* _Passage provided_
********************
Things have gotten much better since my last post. Dawson and I are doing well; we even spent the weekend together in San Francisco for Pride. We’re not officially together but we still love one another with everything that we have and after having very long, very intense talks we both decided that it was much better to have one another in our lives than the run away from each other. We both still have issues that we need to work out but I think that this situation will work out for the time being. Dawson does not need to feel trapped and I can figure out who I am just by myself, not by being Ty and Dawson but just… Ty.
Although some would probably frown and wag their finger at reading this, Dawson and I still have a very active sex life (probably better now than it was when we were officially together) and we’ve even branched out and done things that I never thought I could do (can anyone say threesome?).
********************
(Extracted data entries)
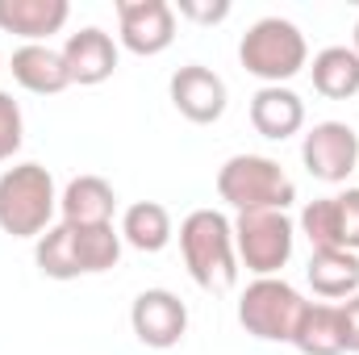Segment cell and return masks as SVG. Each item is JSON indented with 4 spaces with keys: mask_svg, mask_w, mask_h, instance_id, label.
Instances as JSON below:
<instances>
[{
    "mask_svg": "<svg viewBox=\"0 0 359 355\" xmlns=\"http://www.w3.org/2000/svg\"><path fill=\"white\" fill-rule=\"evenodd\" d=\"M180 255L188 276L209 288L226 293L238 280V251H234V222L217 209H192L180 222Z\"/></svg>",
    "mask_w": 359,
    "mask_h": 355,
    "instance_id": "obj_1",
    "label": "cell"
},
{
    "mask_svg": "<svg viewBox=\"0 0 359 355\" xmlns=\"http://www.w3.org/2000/svg\"><path fill=\"white\" fill-rule=\"evenodd\" d=\"M59 192L42 163H17L0 176V230L13 239H42L55 226Z\"/></svg>",
    "mask_w": 359,
    "mask_h": 355,
    "instance_id": "obj_2",
    "label": "cell"
},
{
    "mask_svg": "<svg viewBox=\"0 0 359 355\" xmlns=\"http://www.w3.org/2000/svg\"><path fill=\"white\" fill-rule=\"evenodd\" d=\"M238 63L264 84H288L309 67V42L292 21L259 17L238 42Z\"/></svg>",
    "mask_w": 359,
    "mask_h": 355,
    "instance_id": "obj_3",
    "label": "cell"
},
{
    "mask_svg": "<svg viewBox=\"0 0 359 355\" xmlns=\"http://www.w3.org/2000/svg\"><path fill=\"white\" fill-rule=\"evenodd\" d=\"M217 196L238 213L288 209L297 201V184L268 155H230L217 172Z\"/></svg>",
    "mask_w": 359,
    "mask_h": 355,
    "instance_id": "obj_4",
    "label": "cell"
},
{
    "mask_svg": "<svg viewBox=\"0 0 359 355\" xmlns=\"http://www.w3.org/2000/svg\"><path fill=\"white\" fill-rule=\"evenodd\" d=\"M305 297L280 280V276H255L247 284V293L238 297V322L247 335L264 339V343H292L301 314H305Z\"/></svg>",
    "mask_w": 359,
    "mask_h": 355,
    "instance_id": "obj_5",
    "label": "cell"
},
{
    "mask_svg": "<svg viewBox=\"0 0 359 355\" xmlns=\"http://www.w3.org/2000/svg\"><path fill=\"white\" fill-rule=\"evenodd\" d=\"M292 243H297V226L284 209H255V213L234 217L238 264L255 276H276L292 260Z\"/></svg>",
    "mask_w": 359,
    "mask_h": 355,
    "instance_id": "obj_6",
    "label": "cell"
},
{
    "mask_svg": "<svg viewBox=\"0 0 359 355\" xmlns=\"http://www.w3.org/2000/svg\"><path fill=\"white\" fill-rule=\"evenodd\" d=\"M301 163L322 184H343L359 172V134L347 121H318L301 142Z\"/></svg>",
    "mask_w": 359,
    "mask_h": 355,
    "instance_id": "obj_7",
    "label": "cell"
},
{
    "mask_svg": "<svg viewBox=\"0 0 359 355\" xmlns=\"http://www.w3.org/2000/svg\"><path fill=\"white\" fill-rule=\"evenodd\" d=\"M130 326L134 339L151 351H172L180 339L188 335V305L180 301L172 288H147L130 305Z\"/></svg>",
    "mask_w": 359,
    "mask_h": 355,
    "instance_id": "obj_8",
    "label": "cell"
},
{
    "mask_svg": "<svg viewBox=\"0 0 359 355\" xmlns=\"http://www.w3.org/2000/svg\"><path fill=\"white\" fill-rule=\"evenodd\" d=\"M121 46L130 55H163L176 42V8L168 0H117Z\"/></svg>",
    "mask_w": 359,
    "mask_h": 355,
    "instance_id": "obj_9",
    "label": "cell"
},
{
    "mask_svg": "<svg viewBox=\"0 0 359 355\" xmlns=\"http://www.w3.org/2000/svg\"><path fill=\"white\" fill-rule=\"evenodd\" d=\"M168 92H172L176 113L180 117H188L192 126H213V121H222L226 100H230L226 80H222L217 72L201 67V63H184L176 76H172Z\"/></svg>",
    "mask_w": 359,
    "mask_h": 355,
    "instance_id": "obj_10",
    "label": "cell"
},
{
    "mask_svg": "<svg viewBox=\"0 0 359 355\" xmlns=\"http://www.w3.org/2000/svg\"><path fill=\"white\" fill-rule=\"evenodd\" d=\"M63 63L72 84L80 88H96L117 72V42L100 29V25H84L80 34H72L63 42Z\"/></svg>",
    "mask_w": 359,
    "mask_h": 355,
    "instance_id": "obj_11",
    "label": "cell"
},
{
    "mask_svg": "<svg viewBox=\"0 0 359 355\" xmlns=\"http://www.w3.org/2000/svg\"><path fill=\"white\" fill-rule=\"evenodd\" d=\"M251 126L268 142H284V138L301 134V126H305V100L288 84H264L251 96Z\"/></svg>",
    "mask_w": 359,
    "mask_h": 355,
    "instance_id": "obj_12",
    "label": "cell"
},
{
    "mask_svg": "<svg viewBox=\"0 0 359 355\" xmlns=\"http://www.w3.org/2000/svg\"><path fill=\"white\" fill-rule=\"evenodd\" d=\"M72 17V4L67 0H0V29L4 34H17L29 42H42L50 34H59Z\"/></svg>",
    "mask_w": 359,
    "mask_h": 355,
    "instance_id": "obj_13",
    "label": "cell"
},
{
    "mask_svg": "<svg viewBox=\"0 0 359 355\" xmlns=\"http://www.w3.org/2000/svg\"><path fill=\"white\" fill-rule=\"evenodd\" d=\"M13 80L34 96H59L63 88H72V76H67V63H63V51H50L42 42H29V46H17L13 51V63H8Z\"/></svg>",
    "mask_w": 359,
    "mask_h": 355,
    "instance_id": "obj_14",
    "label": "cell"
},
{
    "mask_svg": "<svg viewBox=\"0 0 359 355\" xmlns=\"http://www.w3.org/2000/svg\"><path fill=\"white\" fill-rule=\"evenodd\" d=\"M59 213L67 226H113L117 192L100 176H76L59 196Z\"/></svg>",
    "mask_w": 359,
    "mask_h": 355,
    "instance_id": "obj_15",
    "label": "cell"
},
{
    "mask_svg": "<svg viewBox=\"0 0 359 355\" xmlns=\"http://www.w3.org/2000/svg\"><path fill=\"white\" fill-rule=\"evenodd\" d=\"M305 276L322 301H347L359 293V255L355 251H313Z\"/></svg>",
    "mask_w": 359,
    "mask_h": 355,
    "instance_id": "obj_16",
    "label": "cell"
},
{
    "mask_svg": "<svg viewBox=\"0 0 359 355\" xmlns=\"http://www.w3.org/2000/svg\"><path fill=\"white\" fill-rule=\"evenodd\" d=\"M292 347L301 355H343L347 351L339 305L309 301L305 314H301V326H297V335H292Z\"/></svg>",
    "mask_w": 359,
    "mask_h": 355,
    "instance_id": "obj_17",
    "label": "cell"
},
{
    "mask_svg": "<svg viewBox=\"0 0 359 355\" xmlns=\"http://www.w3.org/2000/svg\"><path fill=\"white\" fill-rule=\"evenodd\" d=\"M121 243H130L134 251L142 255H155L172 243V213L159 205V201H134L126 213H121Z\"/></svg>",
    "mask_w": 359,
    "mask_h": 355,
    "instance_id": "obj_18",
    "label": "cell"
},
{
    "mask_svg": "<svg viewBox=\"0 0 359 355\" xmlns=\"http://www.w3.org/2000/svg\"><path fill=\"white\" fill-rule=\"evenodd\" d=\"M309 76L326 100H351L359 92V55L351 46H326L313 55Z\"/></svg>",
    "mask_w": 359,
    "mask_h": 355,
    "instance_id": "obj_19",
    "label": "cell"
},
{
    "mask_svg": "<svg viewBox=\"0 0 359 355\" xmlns=\"http://www.w3.org/2000/svg\"><path fill=\"white\" fill-rule=\"evenodd\" d=\"M72 243H76V260L84 276L109 272L121 260V230L113 226H72Z\"/></svg>",
    "mask_w": 359,
    "mask_h": 355,
    "instance_id": "obj_20",
    "label": "cell"
},
{
    "mask_svg": "<svg viewBox=\"0 0 359 355\" xmlns=\"http://www.w3.org/2000/svg\"><path fill=\"white\" fill-rule=\"evenodd\" d=\"M34 264H38V272H42L46 280H80V276H84V272H80V260H76V243H72V226H67V222L50 226V230L38 239Z\"/></svg>",
    "mask_w": 359,
    "mask_h": 355,
    "instance_id": "obj_21",
    "label": "cell"
},
{
    "mask_svg": "<svg viewBox=\"0 0 359 355\" xmlns=\"http://www.w3.org/2000/svg\"><path fill=\"white\" fill-rule=\"evenodd\" d=\"M301 234L309 239L313 251H343L339 247V213H334V196H318L301 209Z\"/></svg>",
    "mask_w": 359,
    "mask_h": 355,
    "instance_id": "obj_22",
    "label": "cell"
},
{
    "mask_svg": "<svg viewBox=\"0 0 359 355\" xmlns=\"http://www.w3.org/2000/svg\"><path fill=\"white\" fill-rule=\"evenodd\" d=\"M25 142V117L21 105L13 100V92H0V163L13 159Z\"/></svg>",
    "mask_w": 359,
    "mask_h": 355,
    "instance_id": "obj_23",
    "label": "cell"
},
{
    "mask_svg": "<svg viewBox=\"0 0 359 355\" xmlns=\"http://www.w3.org/2000/svg\"><path fill=\"white\" fill-rule=\"evenodd\" d=\"M334 213H339V247L359 255V188L334 196Z\"/></svg>",
    "mask_w": 359,
    "mask_h": 355,
    "instance_id": "obj_24",
    "label": "cell"
},
{
    "mask_svg": "<svg viewBox=\"0 0 359 355\" xmlns=\"http://www.w3.org/2000/svg\"><path fill=\"white\" fill-rule=\"evenodd\" d=\"M176 13L184 21H196V25H217L230 17V0H180Z\"/></svg>",
    "mask_w": 359,
    "mask_h": 355,
    "instance_id": "obj_25",
    "label": "cell"
},
{
    "mask_svg": "<svg viewBox=\"0 0 359 355\" xmlns=\"http://www.w3.org/2000/svg\"><path fill=\"white\" fill-rule=\"evenodd\" d=\"M339 318H343V339H347V351H359V293L347 297L339 305Z\"/></svg>",
    "mask_w": 359,
    "mask_h": 355,
    "instance_id": "obj_26",
    "label": "cell"
},
{
    "mask_svg": "<svg viewBox=\"0 0 359 355\" xmlns=\"http://www.w3.org/2000/svg\"><path fill=\"white\" fill-rule=\"evenodd\" d=\"M351 51L359 55V21H355V29H351Z\"/></svg>",
    "mask_w": 359,
    "mask_h": 355,
    "instance_id": "obj_27",
    "label": "cell"
}]
</instances>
********************
* _Required tasks_
(A) Can you repeat the part of the post about Ty and Dawson's relationship that runs from "Although some would" to "anyone say threesome?)."?
(B) Could you carry on the post about Ty and Dawson's relationship, starting after its final sentence?
These records were taken from a different source.

* _Response list_
(A)
Although some would probably frown and wag their finger at reading this, Dawson and I still have a very active sex life (probably better now than it was when we were officially together) and we’ve even branched out and done things that I never thought I could do (can anyone say threesome?).

(B)
At the moment I feel happy. Confused, maybe, because I’m learning a lot about myself through the things that we’re going through right now. I’m learning that I’m far different from how I perceive myself, and although my mind is blown away by what I’m finding out, I think that I’m slowly beginning to like myself, my real self. Sure, there are a lot of things about myself that are real that I don’t like that I need to work on, but I’m finding that I do not have as many vices as I once thought. I’m discovering that I’m not really an asshole, just scared (maybe all assholes are?) and that fucking without emotional attachment really isn’t all that hard. Then again, I think that’s a gift that all boys have.
I love Dawson, and he loves me, but we’re smart enough to know that no one can really settled down at twenty; it’s illogical. Dawson and I should get the chance to experiment and have fun. We deserve to be young.
Everyone deserves to be young.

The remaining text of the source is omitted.